Je donne ces raisons sans ordre. En effet, pour Mme X…, la raison numéro cinq (mensonge) a une valeur immense et la première (pudeur) — Mme X… est d’une anatomie impeccable — n’en a aucune. Pour celle-ci, dont le mari seul a de la fortune, le numéro trois (risques) est un cran d’arrêt, tandis que pour l’autre, qui est plus mère qu’amante, le quatre (enfants) est infranchissable. Et ainsi de suite.

Mais on peut établir que ces combats où la nature et la société ont une égale part et qu’à des degrés différents subissent toutes les âmes délicates, prennent chez les femmes dont l’âme et l’éducation sont religieuses une teinte uniquement religieuse. Ces femmes ne voient plus que le péché. La lutte pour elles est entre le devoir et la passion. Mais le devoir est envers Dieu ; elles résistent au nom de la religion ; c’est à Dieu qu’elles demandent des forces pour lutter contre leur amour. Elles se suggestionnent au point que la religion leur devient réellement un soutien. Elles imaginent que c’est à cause de leur foi qu’elles ne cèdent pas.

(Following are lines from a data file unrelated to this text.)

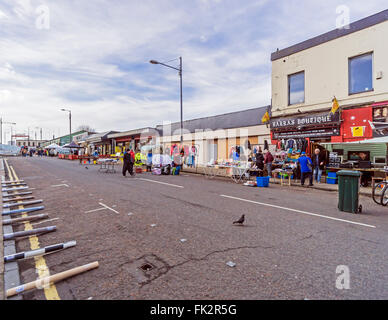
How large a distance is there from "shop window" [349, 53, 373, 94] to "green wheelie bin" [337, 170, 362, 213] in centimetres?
856

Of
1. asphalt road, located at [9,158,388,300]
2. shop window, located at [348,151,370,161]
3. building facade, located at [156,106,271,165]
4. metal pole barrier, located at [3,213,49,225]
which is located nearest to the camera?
asphalt road, located at [9,158,388,300]

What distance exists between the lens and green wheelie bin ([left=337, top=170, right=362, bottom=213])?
6.98 meters

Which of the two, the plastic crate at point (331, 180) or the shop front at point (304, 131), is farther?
the shop front at point (304, 131)

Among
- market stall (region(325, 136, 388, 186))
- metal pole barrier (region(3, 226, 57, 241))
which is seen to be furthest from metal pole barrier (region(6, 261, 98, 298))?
market stall (region(325, 136, 388, 186))

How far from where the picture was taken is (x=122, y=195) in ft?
28.9

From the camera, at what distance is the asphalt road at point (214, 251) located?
9.41 ft

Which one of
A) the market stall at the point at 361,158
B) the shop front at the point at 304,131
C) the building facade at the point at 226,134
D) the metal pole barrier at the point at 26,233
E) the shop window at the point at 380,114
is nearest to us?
the metal pole barrier at the point at 26,233

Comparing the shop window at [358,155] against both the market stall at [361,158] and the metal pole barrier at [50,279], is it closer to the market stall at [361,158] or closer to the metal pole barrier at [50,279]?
the market stall at [361,158]

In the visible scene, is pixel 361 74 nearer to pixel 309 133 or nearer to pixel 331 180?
pixel 309 133

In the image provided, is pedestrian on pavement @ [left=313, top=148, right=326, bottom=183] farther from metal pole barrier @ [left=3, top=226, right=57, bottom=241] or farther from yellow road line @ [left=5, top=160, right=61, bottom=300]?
yellow road line @ [left=5, top=160, right=61, bottom=300]

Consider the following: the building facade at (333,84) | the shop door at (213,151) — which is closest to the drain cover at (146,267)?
the building facade at (333,84)
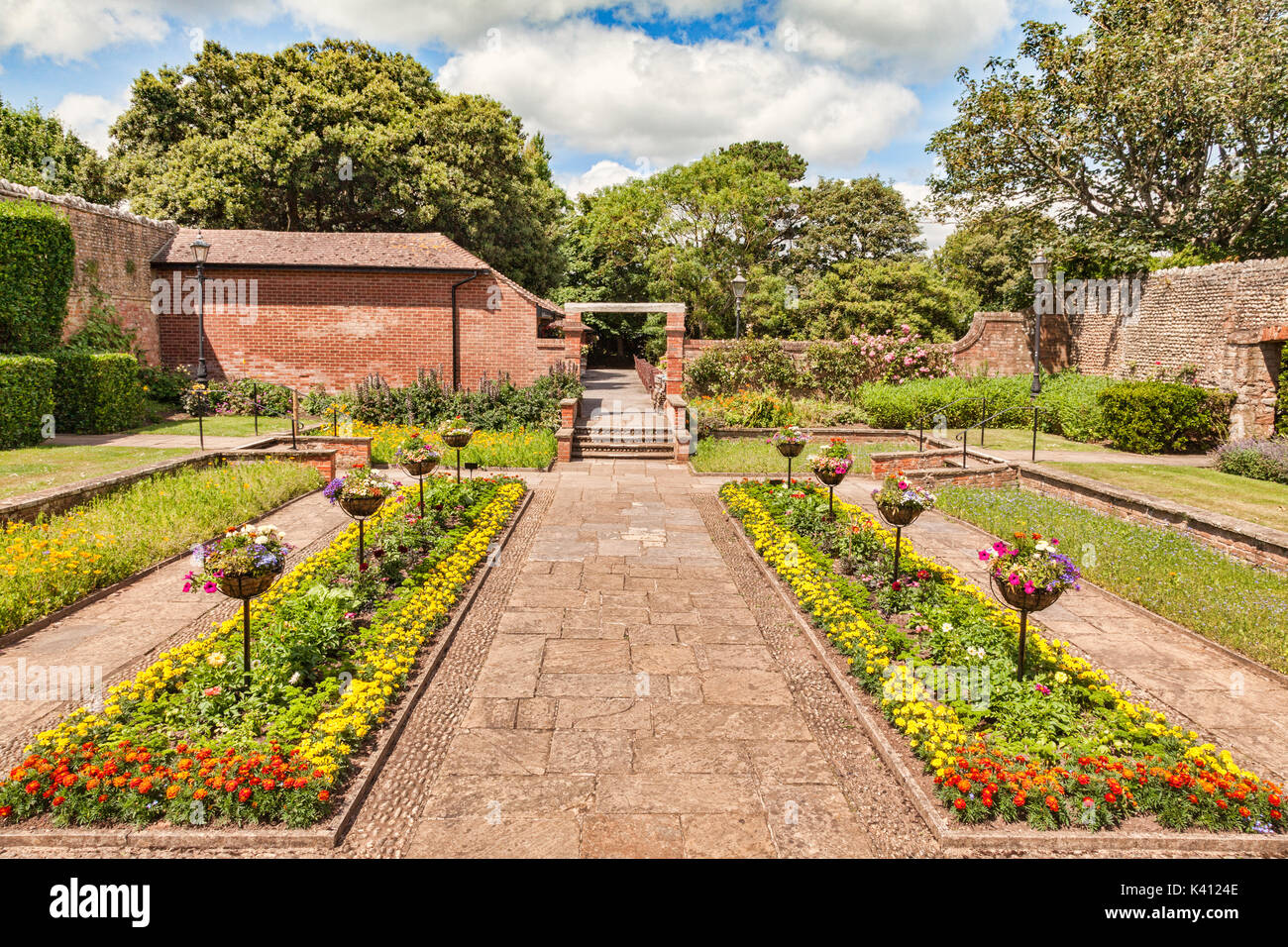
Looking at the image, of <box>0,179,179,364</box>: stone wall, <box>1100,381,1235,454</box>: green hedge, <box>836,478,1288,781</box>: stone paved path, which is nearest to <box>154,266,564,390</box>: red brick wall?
<box>0,179,179,364</box>: stone wall

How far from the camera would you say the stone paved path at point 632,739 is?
3.96 meters

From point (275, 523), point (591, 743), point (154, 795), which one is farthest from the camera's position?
point (275, 523)

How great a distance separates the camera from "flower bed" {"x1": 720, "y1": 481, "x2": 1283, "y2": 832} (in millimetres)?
4047

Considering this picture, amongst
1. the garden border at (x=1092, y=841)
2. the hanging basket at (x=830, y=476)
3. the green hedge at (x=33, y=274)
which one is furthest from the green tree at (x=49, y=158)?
the garden border at (x=1092, y=841)

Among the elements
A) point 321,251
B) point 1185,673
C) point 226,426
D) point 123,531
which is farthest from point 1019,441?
point 321,251

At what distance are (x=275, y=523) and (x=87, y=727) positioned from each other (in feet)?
20.1

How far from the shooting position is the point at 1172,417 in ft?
51.0

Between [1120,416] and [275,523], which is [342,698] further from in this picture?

En fait, on voit les mêmes combats chez celles qui croient et chez les autres. Chez ces dernières l’horreur du mensonge, de la trahison, l’impossibilité du partage, la pudeur, etc. prennent la place que Dieu tient dans l’âme de leurs sœurs croyantes.

Peut-être la lutte est-elle moins douloureuse, moins âpre, chez celles qui la livrent à Dieu. Il est plus facile d’attendrir un Dieu compatissant que de se fléchir soi-même quand on a l’âme faite d’une certaine façon.

Puis, en Dieu, on est sûr de trouver le pardon final. Il y a mis certaines conditions, une contrition sincère… Mais on l’éprouve toujours, au moins momentanément. En tout cas, il a son représentant patenté qui se tient à votre disposition dans une belle église parfumée. Le prêtre a des paroles d’indulgence prêtes. Si vous pleurez, allez à lui.

Tandis que pour une femme droite, honnête, inaccoutumée aux compromissions, et qui doit lutter seule, le combat est plus dur.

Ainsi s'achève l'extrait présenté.